* What to do
List every person named in the article on hotel brands below.

I wrote an article at the end of 2018 about the “Soul of Hospitality”, hoping that our hotel brands would see fit to support franchisees by managing supply growth and reducing the expensive – for ourselves and our clients – brand specificity of their new brand approach. Hotel brands are rewarded by shareholders for lean, often exploitative, growth to sell franchises and saturate markets. Hotel owners are a tool of the game. I never envisioned, however, that our brands would ever achieve that particular self-awareness.

I thought COVID-19 and the protests around George Floyd’s criminally wrong death had changed that drastically. Our brands are grasping desperately for liquidity to satisfy shareholders waiting to jump off the boat. Hilton (here) and Marriott (here) pre-sold billions of dollars worth of loyalty points to Amex (and will undoubtedly tank the value of those points further) in order to stay alive. Do what you have to do and all, I don’t blame them, but surely its purpose should be to support, throughout all their associated hotels, those that the hospitality business employs. Maybe this was the time.

Franchise responses have lacked focus, sympathy for their hundreds and thousands of employees

Sadly, their message to hospitality students – per Adweek’s summary of the virtual NYU CEO roundtable for students and Hotel Management’s discussion summary, at least – were a little hollow.

“All of us, as leaders, have a lot of people looking to us… what they need to have is hope, … a light at the end of the tunnel and it’s our job to give them that”

– Christopher Nassetta, President and CEO, Hilton

“We need [governments] to step in to help our hotel owners, most of whom are small business, navigate from where we are until… we can be going forward”

– Arne Sorenson, President and CEO, Marriott

Both of these individuals have accomplished a significant amount to be in the position they’re in. Both have added plenty of new brands to create more brand supply in major markets. Shareholders are happy, undoubtedly, and I don’t deny the importance of that. In June 2020, however, hotels are gasping for air and their largest variable expenses are directly associated with these brands. I do commend the leadership that Hilton, Nassetta’s company, and Best Western have taken in response to COVID-19. It’s something. After all, others have been downright negligent.

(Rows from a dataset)
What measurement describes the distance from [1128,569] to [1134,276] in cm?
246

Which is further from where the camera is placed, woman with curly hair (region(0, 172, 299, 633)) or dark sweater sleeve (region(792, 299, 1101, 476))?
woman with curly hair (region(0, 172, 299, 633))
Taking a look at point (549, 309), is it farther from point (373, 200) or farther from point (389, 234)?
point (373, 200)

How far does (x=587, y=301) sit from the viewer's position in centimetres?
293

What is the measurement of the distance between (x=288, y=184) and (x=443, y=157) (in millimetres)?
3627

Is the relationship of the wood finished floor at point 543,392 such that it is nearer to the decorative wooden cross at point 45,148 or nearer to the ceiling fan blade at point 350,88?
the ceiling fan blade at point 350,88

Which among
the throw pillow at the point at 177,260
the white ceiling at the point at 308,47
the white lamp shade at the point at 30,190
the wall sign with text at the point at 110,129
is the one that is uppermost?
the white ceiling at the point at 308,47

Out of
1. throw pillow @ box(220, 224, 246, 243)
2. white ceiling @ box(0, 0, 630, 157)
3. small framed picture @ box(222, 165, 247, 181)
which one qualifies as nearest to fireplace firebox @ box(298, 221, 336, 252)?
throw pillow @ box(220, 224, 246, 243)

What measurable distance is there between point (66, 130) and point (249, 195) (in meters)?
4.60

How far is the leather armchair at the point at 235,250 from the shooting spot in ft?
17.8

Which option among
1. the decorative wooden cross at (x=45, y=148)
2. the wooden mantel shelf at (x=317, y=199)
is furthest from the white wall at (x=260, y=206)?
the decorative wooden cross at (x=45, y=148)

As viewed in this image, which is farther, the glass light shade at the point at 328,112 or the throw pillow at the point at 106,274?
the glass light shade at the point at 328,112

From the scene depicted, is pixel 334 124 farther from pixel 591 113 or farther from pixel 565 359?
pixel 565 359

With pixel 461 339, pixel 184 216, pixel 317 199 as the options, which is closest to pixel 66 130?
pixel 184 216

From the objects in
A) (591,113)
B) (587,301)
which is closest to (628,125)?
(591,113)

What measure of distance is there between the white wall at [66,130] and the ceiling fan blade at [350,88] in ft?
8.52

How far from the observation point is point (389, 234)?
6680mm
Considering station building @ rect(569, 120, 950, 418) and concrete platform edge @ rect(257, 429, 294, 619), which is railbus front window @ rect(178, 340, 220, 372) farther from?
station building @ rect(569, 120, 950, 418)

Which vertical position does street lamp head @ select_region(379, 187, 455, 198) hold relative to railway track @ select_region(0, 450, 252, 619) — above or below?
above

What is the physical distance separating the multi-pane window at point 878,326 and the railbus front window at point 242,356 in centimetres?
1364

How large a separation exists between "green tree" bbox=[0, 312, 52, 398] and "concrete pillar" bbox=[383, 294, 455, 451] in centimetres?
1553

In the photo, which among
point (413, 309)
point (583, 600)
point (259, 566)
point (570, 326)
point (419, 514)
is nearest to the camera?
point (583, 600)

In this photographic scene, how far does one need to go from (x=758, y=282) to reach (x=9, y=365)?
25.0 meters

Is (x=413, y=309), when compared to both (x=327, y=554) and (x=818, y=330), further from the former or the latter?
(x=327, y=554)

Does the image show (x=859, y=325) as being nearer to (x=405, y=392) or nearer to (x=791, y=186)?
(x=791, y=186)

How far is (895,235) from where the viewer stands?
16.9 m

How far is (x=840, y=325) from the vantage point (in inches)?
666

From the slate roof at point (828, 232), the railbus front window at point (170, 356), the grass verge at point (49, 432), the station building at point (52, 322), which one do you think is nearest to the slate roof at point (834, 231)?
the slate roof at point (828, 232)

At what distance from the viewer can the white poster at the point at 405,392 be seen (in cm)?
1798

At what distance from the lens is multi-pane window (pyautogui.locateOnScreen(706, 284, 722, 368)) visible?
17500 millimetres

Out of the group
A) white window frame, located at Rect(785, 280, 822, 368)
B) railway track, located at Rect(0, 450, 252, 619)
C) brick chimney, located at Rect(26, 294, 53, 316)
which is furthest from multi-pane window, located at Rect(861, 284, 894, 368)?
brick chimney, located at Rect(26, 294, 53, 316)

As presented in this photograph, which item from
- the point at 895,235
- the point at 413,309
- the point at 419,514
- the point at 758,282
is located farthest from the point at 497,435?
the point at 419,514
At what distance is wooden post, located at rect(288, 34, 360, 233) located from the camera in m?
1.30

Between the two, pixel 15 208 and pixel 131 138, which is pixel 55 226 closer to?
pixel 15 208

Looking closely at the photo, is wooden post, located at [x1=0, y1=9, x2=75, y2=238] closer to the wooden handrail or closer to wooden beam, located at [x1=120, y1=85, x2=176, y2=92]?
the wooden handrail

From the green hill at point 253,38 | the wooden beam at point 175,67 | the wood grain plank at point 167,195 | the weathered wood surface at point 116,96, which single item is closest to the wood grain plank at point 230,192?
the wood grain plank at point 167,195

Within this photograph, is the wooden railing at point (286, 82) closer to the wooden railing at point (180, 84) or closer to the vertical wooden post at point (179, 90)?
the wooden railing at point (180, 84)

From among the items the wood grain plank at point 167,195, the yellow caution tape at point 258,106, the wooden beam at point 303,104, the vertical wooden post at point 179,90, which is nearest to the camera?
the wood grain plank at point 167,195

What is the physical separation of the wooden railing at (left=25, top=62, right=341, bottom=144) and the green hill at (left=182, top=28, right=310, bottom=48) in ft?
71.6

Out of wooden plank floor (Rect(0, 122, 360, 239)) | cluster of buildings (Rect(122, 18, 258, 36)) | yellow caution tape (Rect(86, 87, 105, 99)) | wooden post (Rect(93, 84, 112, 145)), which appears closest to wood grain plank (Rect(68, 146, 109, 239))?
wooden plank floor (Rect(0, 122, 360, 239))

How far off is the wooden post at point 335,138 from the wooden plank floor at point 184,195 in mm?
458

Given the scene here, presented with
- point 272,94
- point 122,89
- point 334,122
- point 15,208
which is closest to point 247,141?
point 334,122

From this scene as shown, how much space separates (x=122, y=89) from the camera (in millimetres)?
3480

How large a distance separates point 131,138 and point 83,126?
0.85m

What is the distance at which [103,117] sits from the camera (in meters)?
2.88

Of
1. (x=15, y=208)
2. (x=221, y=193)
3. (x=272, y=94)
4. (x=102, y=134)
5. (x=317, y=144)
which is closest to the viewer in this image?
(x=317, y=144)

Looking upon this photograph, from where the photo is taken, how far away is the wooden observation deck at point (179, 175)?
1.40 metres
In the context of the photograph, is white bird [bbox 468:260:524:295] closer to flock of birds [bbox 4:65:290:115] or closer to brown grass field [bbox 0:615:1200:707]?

* Response for this exercise
George Floyd, Christopher Nassetta, Arne Sorenson